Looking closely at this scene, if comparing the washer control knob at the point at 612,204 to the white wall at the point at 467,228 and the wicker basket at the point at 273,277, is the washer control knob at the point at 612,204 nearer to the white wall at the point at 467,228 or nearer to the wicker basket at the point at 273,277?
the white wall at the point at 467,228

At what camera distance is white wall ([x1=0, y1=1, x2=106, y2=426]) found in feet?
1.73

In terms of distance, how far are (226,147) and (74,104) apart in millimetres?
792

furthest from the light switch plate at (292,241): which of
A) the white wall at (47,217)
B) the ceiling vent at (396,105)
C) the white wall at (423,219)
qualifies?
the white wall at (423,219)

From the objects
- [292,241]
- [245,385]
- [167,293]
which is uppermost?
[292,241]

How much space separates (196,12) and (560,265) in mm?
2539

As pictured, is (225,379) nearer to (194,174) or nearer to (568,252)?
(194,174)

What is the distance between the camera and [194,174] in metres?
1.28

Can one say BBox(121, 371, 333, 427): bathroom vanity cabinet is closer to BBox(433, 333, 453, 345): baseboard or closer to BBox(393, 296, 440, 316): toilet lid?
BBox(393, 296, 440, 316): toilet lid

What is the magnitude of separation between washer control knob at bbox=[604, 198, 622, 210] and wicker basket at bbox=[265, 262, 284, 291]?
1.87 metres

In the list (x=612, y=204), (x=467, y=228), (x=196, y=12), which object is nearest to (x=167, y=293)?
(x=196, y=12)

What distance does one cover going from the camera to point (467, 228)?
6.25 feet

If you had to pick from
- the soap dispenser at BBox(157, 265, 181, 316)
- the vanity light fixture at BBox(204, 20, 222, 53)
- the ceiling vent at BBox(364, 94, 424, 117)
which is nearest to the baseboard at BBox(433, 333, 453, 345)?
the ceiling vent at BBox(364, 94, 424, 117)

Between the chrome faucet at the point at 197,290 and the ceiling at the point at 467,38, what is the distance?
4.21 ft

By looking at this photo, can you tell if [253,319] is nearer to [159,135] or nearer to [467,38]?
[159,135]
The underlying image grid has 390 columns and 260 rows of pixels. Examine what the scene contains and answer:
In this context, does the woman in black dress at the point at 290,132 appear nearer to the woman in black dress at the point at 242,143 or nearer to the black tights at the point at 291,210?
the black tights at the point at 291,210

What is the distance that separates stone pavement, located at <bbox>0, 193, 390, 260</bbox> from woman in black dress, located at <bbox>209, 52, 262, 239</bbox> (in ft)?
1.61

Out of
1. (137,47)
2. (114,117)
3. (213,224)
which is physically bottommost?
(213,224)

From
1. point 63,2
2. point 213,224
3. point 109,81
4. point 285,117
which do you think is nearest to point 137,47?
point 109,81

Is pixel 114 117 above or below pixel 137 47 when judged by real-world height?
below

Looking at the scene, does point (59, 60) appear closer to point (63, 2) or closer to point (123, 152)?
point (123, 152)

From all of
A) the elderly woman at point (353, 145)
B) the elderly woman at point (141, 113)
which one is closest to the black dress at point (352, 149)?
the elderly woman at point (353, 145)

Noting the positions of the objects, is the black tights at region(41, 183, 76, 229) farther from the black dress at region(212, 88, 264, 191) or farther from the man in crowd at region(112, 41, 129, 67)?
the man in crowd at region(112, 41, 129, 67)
|---|
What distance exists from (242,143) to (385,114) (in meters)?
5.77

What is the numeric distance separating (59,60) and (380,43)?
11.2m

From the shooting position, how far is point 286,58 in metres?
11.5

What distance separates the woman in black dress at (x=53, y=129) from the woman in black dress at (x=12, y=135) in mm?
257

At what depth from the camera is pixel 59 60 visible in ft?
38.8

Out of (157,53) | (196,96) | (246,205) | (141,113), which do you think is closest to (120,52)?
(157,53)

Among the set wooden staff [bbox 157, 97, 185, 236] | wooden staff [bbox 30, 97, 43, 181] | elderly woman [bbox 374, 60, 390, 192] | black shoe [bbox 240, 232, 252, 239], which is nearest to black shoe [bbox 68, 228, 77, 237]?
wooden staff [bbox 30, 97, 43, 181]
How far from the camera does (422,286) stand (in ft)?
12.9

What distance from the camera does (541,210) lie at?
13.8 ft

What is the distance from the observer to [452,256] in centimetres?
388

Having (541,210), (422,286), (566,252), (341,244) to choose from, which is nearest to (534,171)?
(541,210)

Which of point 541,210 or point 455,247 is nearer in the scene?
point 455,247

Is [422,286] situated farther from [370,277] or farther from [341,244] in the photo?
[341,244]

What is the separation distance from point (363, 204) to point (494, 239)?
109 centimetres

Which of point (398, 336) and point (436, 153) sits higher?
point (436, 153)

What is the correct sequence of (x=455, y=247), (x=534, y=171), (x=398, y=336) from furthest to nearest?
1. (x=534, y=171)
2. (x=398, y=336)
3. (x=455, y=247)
|---|
YOUR GOAL –
Filter the lines in both blocks above, keeping every line that contains the string "separates". Treat uppercase and lowercase letters as different.

WORKED SOLUTION –
How much space separates (196,12) and (560,265) in mm?
What is the distance that separates stone pavement, located at <bbox>0, 193, 390, 260</bbox> from woman in black dress, located at <bbox>209, 52, 262, 239</bbox> (in ft)?
What distance separates the woman in black dress at (x=53, y=129) from the woman in black dress at (x=12, y=135) in mm?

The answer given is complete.